From the Archives, 1973: Swirling floodwaters cut off Geelong

First published in The Age on February 7, 1973

Floodwaters cut off Geelong

Industrial areas 16 ft. underwater as rivers rise

Town hit by 8 ft. wall of water

INVERLEIGH — Fifty families were evacuated here after a wall of water eight feet high gushed through the township, 15 miles west of Geelong.

Inverleigh after an 8 ft. wall of water gushed through the town.Credit:The Age Archives

At least another 30 homes in the nearby townships of Batesford, Teesdale and Shelford were evacuated when the swirling floodwaters — believed to be the worst on record — swept through at about midday yesterday.

Ninety-eight children, mostly carried on pick-a-book back by their parents and friends, were lifted on to trucks and evacuated from the local school on the Hamilton Highway.

Floodwaters up to eight feet deep cut the highway for about five miles between Geelong and the western side of the town.

All of Inverleigh’s shops were flooded by water three feet deep, damaging stock and supplies.

On the outskirts of the town, thousands of sheep and cattle were feared to have been drowned, but full stock losses will not be known until later today.

About 50 families, who had earlier been evacuated from their homes, were last night billeted in nearby homes on higher ground.

A truck battles its way along a flooded road near Geelong.

Mr Bruce Wilson, who has lived here for 25 years, said:

“The water came down in an eight-foot-high wall. It was a miracle no one drowned.

“For a while it was everyone for themselves.

“The job was to get everyone out the best way possible,” he said.
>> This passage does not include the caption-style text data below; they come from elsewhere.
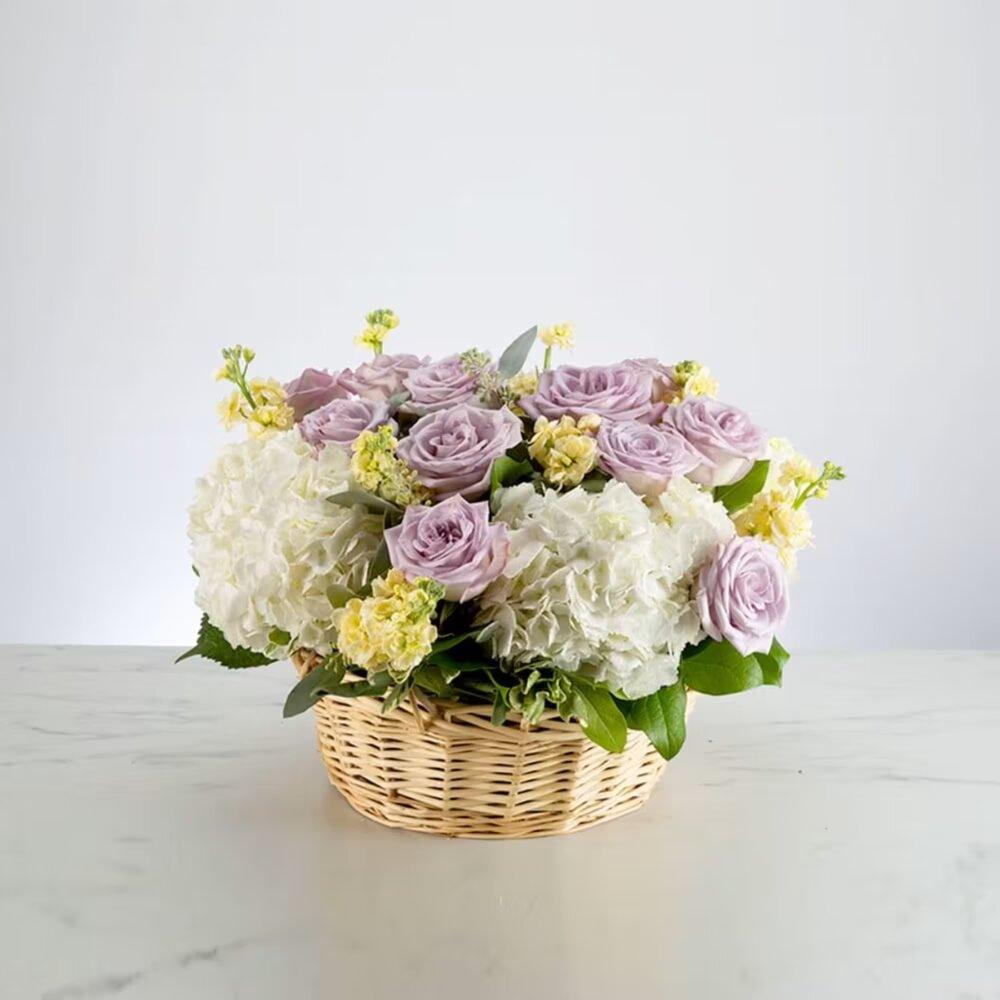 Offering Comfort by Black Patals - Black Petals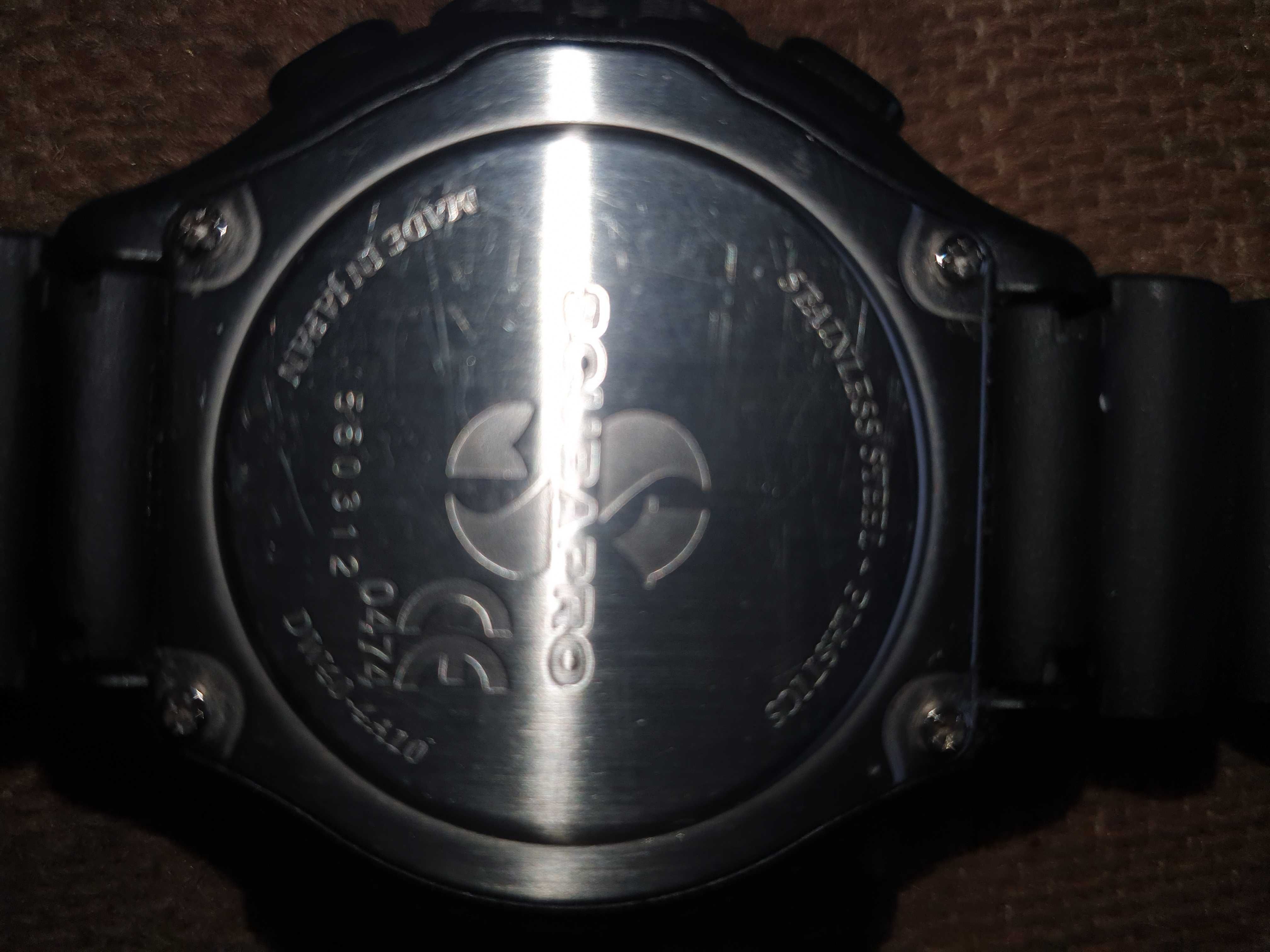Scubapro Xtender diving computer + compass Scubapro FS2
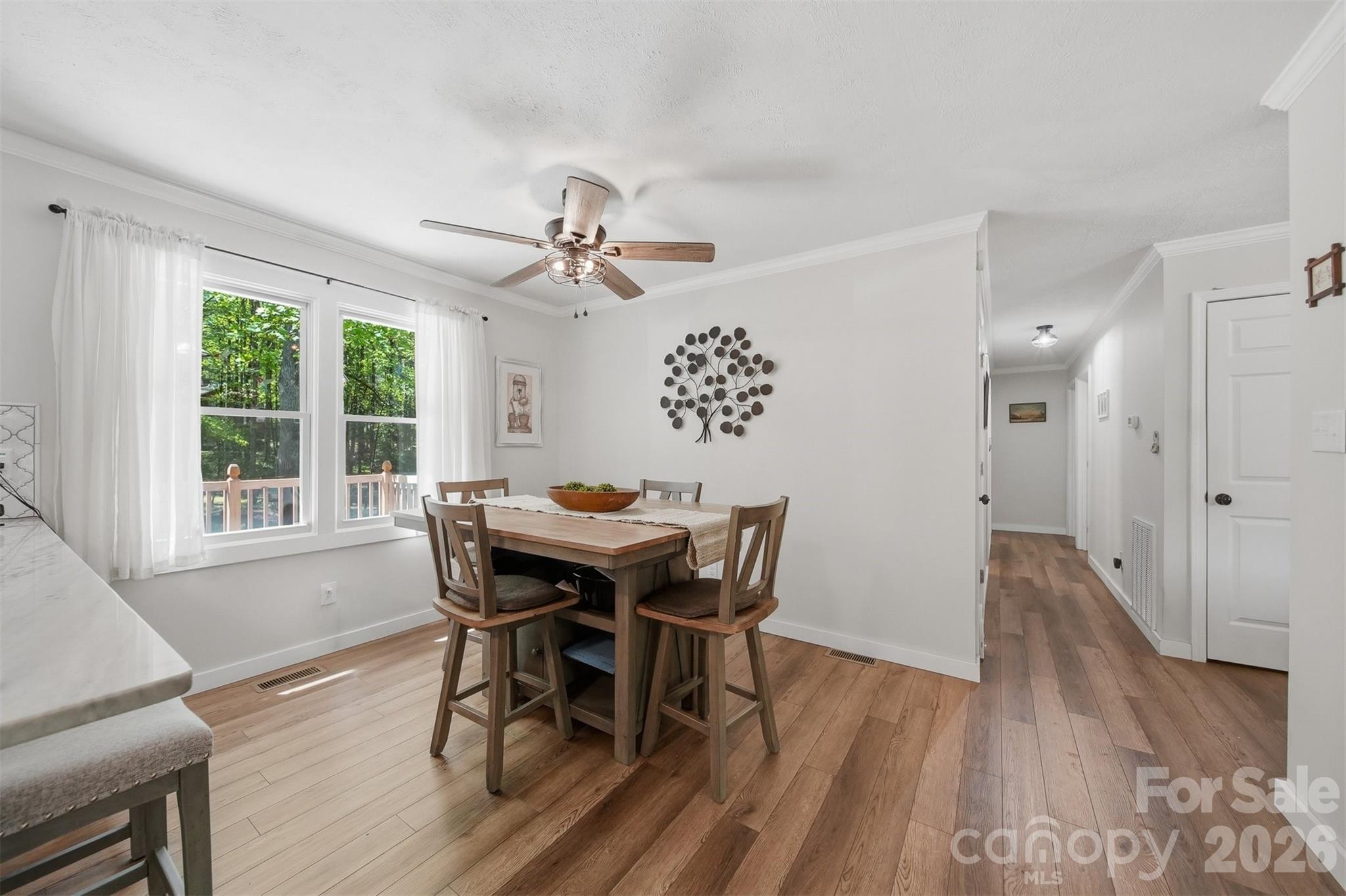 Spencer Heights - Residential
More than six inches of rain were recorded in the town in the 24 hours to midday yesterday.

Heavy rain, which had fallen in Ballarat earlier yesterday, threatened more flooding for this area today.

The Leigh River, known to locals as a “dry drain”, reached a peak of 15 feet at the height of the flood. Two days ago the river was dry.

Hundreds of acres of vegetable crops were ruined.

Early yesterday afternoon a crop of 2000 cabbages was washed along the Hamilton Highway by flood waters.

Mr David McMillan, who runs a garage in the town, said: “I’ve lost umpteen 45-gallon drums of petrol and oil. The floodwaters have picked them up and washed them away,” he said.

At Teesdale, the swirling floodwaters surged through the township, causing widespread damage and flooding homes. Three new tennis courts were wrecked as the floodwaters peeled back the new malthoid topping on the courts.

First published in The Age on February 7, 1973

Families move to safety, highways close

Geelong industrial areas were under 16 feet of water early today after yesterday’s torrential drought-breaking rain.

Five major highways have been closed indefinitely.

They are the Princes between Lara and Geelong, the Hamilton between Geelong and Cressy, the Calder at Bridgewater, the Loddon Valley at Serpentine, and the Glenelg between Skipton and Lake Bolac at Streatham.

At Inverleigh, 15 miles, west of Geelong, 80 homes in and around the area were evacuated as an 8 ft. wall of water swept through the town.

And at Lara, between Melbourne and Geelong, about 10 families were evacuated from washed-out homes.

The industrial areas of South Geelong were evacuated as floodwaters from the Moorabool and Barwon Rivers rose.

The area was under 16 ft. of water early this morning.

An RACV spokesman said the Princes Highway between Lara and Geelong would remain closed for several days.

The Melbourne-Geelong rail line was closed all day but reopened for peak services late in the afternoon.

Police last night cancelled bus services for school children travelling to Geelong from outlying county areas.

They said that roads leading to Geelong were “too dangerous” for bus services.

A spokesman at Geelong police station said the flood waters had crept into low-lying areas of the outer suburb of Belmont.

But in Melbourne the drought is over and the sunny weather back.

The director of the Weather Bureau (Dr. W. J. Gibbs) said East Gippsland was the only drought area left in Victoria.

The freak cyclone Adeline brought three to live inches of rain to the whole State —except East Gippsland — early yesterday morning.